Microfinance is an essential instrument for realizing the Government of
Indonesia’s three-pronged approach for development to create jobs, increase incomes and
alleviate poverty. Access to sustainable financial services is a prerequisite for micro
entrepreneurs to improve their businesses and poor households to reduce their
vulnerability and increase their incomes. Microfinance is an important tool in the
countries’ development strategy directed at achieving the Millennium Development
Goals. Even though Indonesia has a wide variety of microfinance services’ providers, a
demand-supply gap of (micro-) financial services persists. A majority of Indonesian
households do not have access to financial services, and most of these households are in rural areas and in provinces outside Java and Bali, where the incidence of poverty is highest. This problem is caused by a restrictive legal framework for microfinance, inadequate regulation and supervision, and the ongoing “old paradigm” of subsidized and targeted credit coexisting with the “new paradigm” built on commercial and market oriented microfinance institutions.
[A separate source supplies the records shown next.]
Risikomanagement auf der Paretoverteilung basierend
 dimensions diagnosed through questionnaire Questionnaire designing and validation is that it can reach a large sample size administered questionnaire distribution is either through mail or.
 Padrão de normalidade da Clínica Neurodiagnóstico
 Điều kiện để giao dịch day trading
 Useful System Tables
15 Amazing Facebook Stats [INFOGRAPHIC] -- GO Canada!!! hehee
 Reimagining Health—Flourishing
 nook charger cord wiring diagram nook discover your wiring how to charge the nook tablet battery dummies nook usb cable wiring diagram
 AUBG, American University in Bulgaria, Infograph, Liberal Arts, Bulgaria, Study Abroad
A national policy on microfinance is needed to overcome the current limitations for microfinance by creating an enabling environment, which will allow existing microfinance institutions to expand their services and new microfinance institutions to fill the gap of demand and supply, especially in rural areas. This policy and the strategy for its implementation will be based on international good practice and lessons learnt from the Indonesian experience. The present absence of a concise microfinance policy, however, prevents stakeholders from aligning their efforts and creating a sustainable microfinance system. This vision has at its core the sustainable access to quality financial services, i.e., savings, deposits, loans, payments and insurance products by every household in every village on every island all over the wide Indonesian archipelago. This creates opportunities to increase wealth of the population by reducing vulnerability, enhancing business activities, generating employment and increasing income of poor and low-income households. To achieve this vision, the Government of Indonesia and all relevant stakeholders shall jointly work on removing the limitations for microfinance development.

Microfinance in Indonesia has already recorded success story in providing financial services to MSMEs. Simple and well-adapted credit approval and administrative procedures, often coordinated with appropriate technical assistance combined with socio-cultural approach, are all the aspects that support the successful of microfinance in Indonesia.